* Exercise prompt: Could you copy all of the material below word for word, leaving the pictures out?

━━━━

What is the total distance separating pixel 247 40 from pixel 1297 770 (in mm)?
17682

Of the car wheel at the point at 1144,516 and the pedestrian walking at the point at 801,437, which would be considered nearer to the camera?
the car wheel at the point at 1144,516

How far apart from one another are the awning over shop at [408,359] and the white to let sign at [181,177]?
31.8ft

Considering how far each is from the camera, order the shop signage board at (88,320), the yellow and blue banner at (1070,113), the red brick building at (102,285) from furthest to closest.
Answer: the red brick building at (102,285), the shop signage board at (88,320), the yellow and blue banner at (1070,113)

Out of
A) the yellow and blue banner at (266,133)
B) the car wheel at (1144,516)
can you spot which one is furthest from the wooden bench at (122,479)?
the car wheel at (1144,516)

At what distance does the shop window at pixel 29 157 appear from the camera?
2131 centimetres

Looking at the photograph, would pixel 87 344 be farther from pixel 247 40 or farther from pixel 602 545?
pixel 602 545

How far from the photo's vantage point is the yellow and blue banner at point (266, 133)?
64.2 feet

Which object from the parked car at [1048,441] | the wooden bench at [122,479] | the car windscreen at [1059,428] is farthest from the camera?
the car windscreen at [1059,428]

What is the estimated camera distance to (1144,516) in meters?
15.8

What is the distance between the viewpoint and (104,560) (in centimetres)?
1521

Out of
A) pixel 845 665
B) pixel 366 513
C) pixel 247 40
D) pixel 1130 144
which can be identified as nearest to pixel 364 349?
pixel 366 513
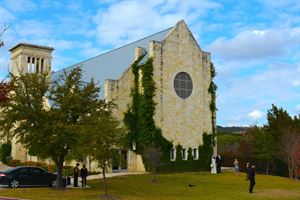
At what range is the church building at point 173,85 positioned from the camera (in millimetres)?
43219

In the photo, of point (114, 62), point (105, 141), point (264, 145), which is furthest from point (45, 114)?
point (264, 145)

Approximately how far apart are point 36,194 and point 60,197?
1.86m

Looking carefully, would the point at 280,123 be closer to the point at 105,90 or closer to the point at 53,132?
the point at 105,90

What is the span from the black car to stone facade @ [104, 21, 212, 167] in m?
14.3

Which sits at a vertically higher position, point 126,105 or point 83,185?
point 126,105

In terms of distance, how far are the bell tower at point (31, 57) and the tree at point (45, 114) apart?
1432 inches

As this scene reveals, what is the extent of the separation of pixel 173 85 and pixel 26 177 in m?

━━━━

* Answer to this problem:
What is the total distance separating pixel 247 40 from pixel 1297 770 (in mm)?
17682

Of the car wheel at the point at 1144,516 and the pedestrian walking at the point at 801,437, which would be considered nearer to the camera?
the car wheel at the point at 1144,516

How far apart from one another are the awning over shop at [408,359] and the white to let sign at [181,177]?
31.8ft

Considering how far each is from the camera, order the shop signage board at (88,320), the yellow and blue banner at (1070,113), the red brick building at (102,285) from furthest to closest.
Answer: the red brick building at (102,285), the shop signage board at (88,320), the yellow and blue banner at (1070,113)

Out of
A) the yellow and blue banner at (266,133)
B) the car wheel at (1144,516)
can you spot which one is furthest from the wooden bench at (122,479)?
the car wheel at (1144,516)

At what distance does the shop window at pixel 29 157 appear from the camera?
2131 centimetres

Looking at the photograph, would pixel 87 344 be farther from pixel 247 40 or farther from pixel 602 545?
pixel 602 545

How far from the photo's vantage point is the yellow and blue banner at point (266, 133)?
64.2 feet

Which object from the parked car at [1048,441] | the wooden bench at [122,479] | the car windscreen at [1059,428] is farthest from the camera?
the car windscreen at [1059,428]

What is the estimated camera distance to (1144,516) in meters?
15.8

What is the distance between the viewpoint and (104,560) (in centimetres)?
1521

Out of
A) pixel 845 665
B) pixel 366 513
C) pixel 247 40
D) pixel 1130 144
which can be identified as nearest to pixel 364 349?
pixel 366 513
At what range is the church building at point 173,85 positioned from the camera (in millimetres)?
43219

In the photo, of point (114, 62), point (105, 141), point (264, 145), which is furthest from point (45, 114)?
point (264, 145)

Approximately how far apart are point 36,194 and point 60,197?
1.86m

Looking carefully, would the point at 280,123 be closer to the point at 105,90 or closer to the point at 53,132?
the point at 105,90

What is the span from the black car to stone facade @ [104, 21, 212, 167] in m?
14.3

Which sits at a vertically higher position, point 126,105 or point 83,185?
point 126,105

In terms of distance, how far are the bell tower at point (31, 57) and the tree at point (45, 114) apart?
1432 inches

As this scene reveals, what is the extent of the separation of pixel 173 85 and pixel 26 177 in m?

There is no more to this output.